Por Elzira Uyeno
Premiada por sua luta pelo direito das meninas à educação, a jovem paquistanesa Malala Yousafzai não renega a sua cultura, mas defende o direito inalienável de morrer pelo que lhe é mais caro
Em janeiro, a jovem Malala Yousafzai recebeu o Prêmio Simone de Beauvoir 2013 por sua luta pelos direitos humanos e pelo direito das meninas à educação. Não se trata de uma abnegada professora, e os antecedentes que levaram à sua premiação não foram felizes – a adolescente foi baleada em um ataque reivindicado pelo grupo armado Taleban.
Malala foi atingida por um tiro ao caminhar para escola, no Paquestão. Mas não se tratava, como o mundo veio a saber, de um incidente de áreas de conflito armado. A jovem sofrera um atentado por ter ousado o que muitos outros não tiveram coragem: fazia campanha pela educação das meninas em seu país.
Numa época que presencia o declínio dos significantes mestres, das grandes certezas que conferiam segurança, sua atitude pode ser tomada como um dos novos sintomas da pós-modernidade da autoexibição. Malala tornou-se conhecida em 2009, aos 11 anos, quando assinava o blog “Diário de uma Estudante Paquistanesa” na BBC Urdu, site da BBC para o Paquistão. Ao persistir com seus escritos, mesmo sob os ecos da destruição, ela demonstrou acreditar na morte superior àquela biológica a que todos e sobretudo aqueles que vivem em áreas de guerra estão sujeitos: na que Lacan chamou de S1. Sua questão não era morrer biologicamente, mas honradamente.

▶ _Seu objetivo_:
Reproduza na íntegra o texto sobre Malala Yousafzai, sem alterar nenhuma palavra.

▶ _Dados apresentados_:

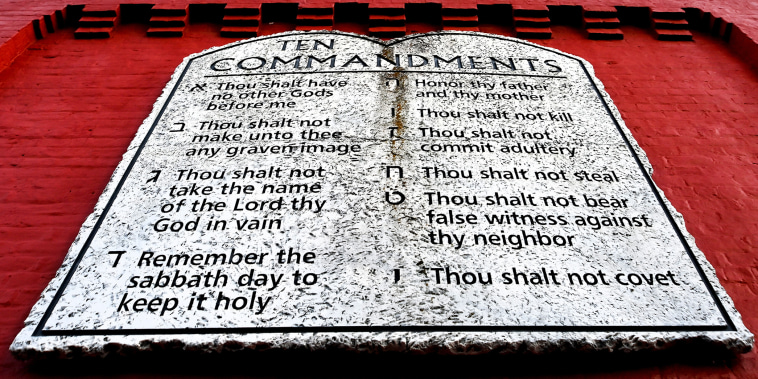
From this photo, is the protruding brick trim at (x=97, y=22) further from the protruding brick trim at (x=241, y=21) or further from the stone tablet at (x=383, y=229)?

▶ _Resposta abaixo_:
Por Elzira Uyeno
Premiada por sua luta pelo direito das meninas à educação, a jovem paquistanesa Malala Yousafzai não renega a sua cultura, mas defende o direito inalienável de morrer pelo que lhe é mais caro
Em janeiro, a jovem Malala Yousafzai recebeu o Prêmio Simone de Beauvoir 2013 por sua luta pelos direitos humanos e pelo direito das meninas à educação. Não se trata de uma abnegada professora, e os antecedentes que levaram à sua premiação não foram felizes – a adolescente foi baleada em um ataque reivindicado pelo grupo armado Taleban.
Malala foi atingida por um tiro ao caminhar para escola, no Paquestão. Mas não se tratava, como o mundo veio a saber, de um incidente de áreas de conflito armado. A jovem sofrera um atentado por ter ousado o que muitos outros não tiveram coragem: fazia campanha pela educação das meninas em seu país.
Numa época que presencia o declínio dos significantes mestres, das grandes certezas que conferiam segurança, sua atitude pode ser tomada como um dos novos sintomas da pós-modernidade da autoexibição. Malala tornou-se conhecida em 2009, aos 11 anos, quando assinava o blog “Diário de uma Estudante Paquistanesa” na BBC Urdu, site da BBC para o Paquistão. Ao persistir com seus escritos, mesmo sob os ecos da destruição, ela demonstrou acreditar na morte superior àquela biológica a que todos e sobretudo aqueles que vivem em áreas de guerra estão sujeitos: na que Lacan chamou de S1. Sua questão não era morrer biologicamente, mas honradamente.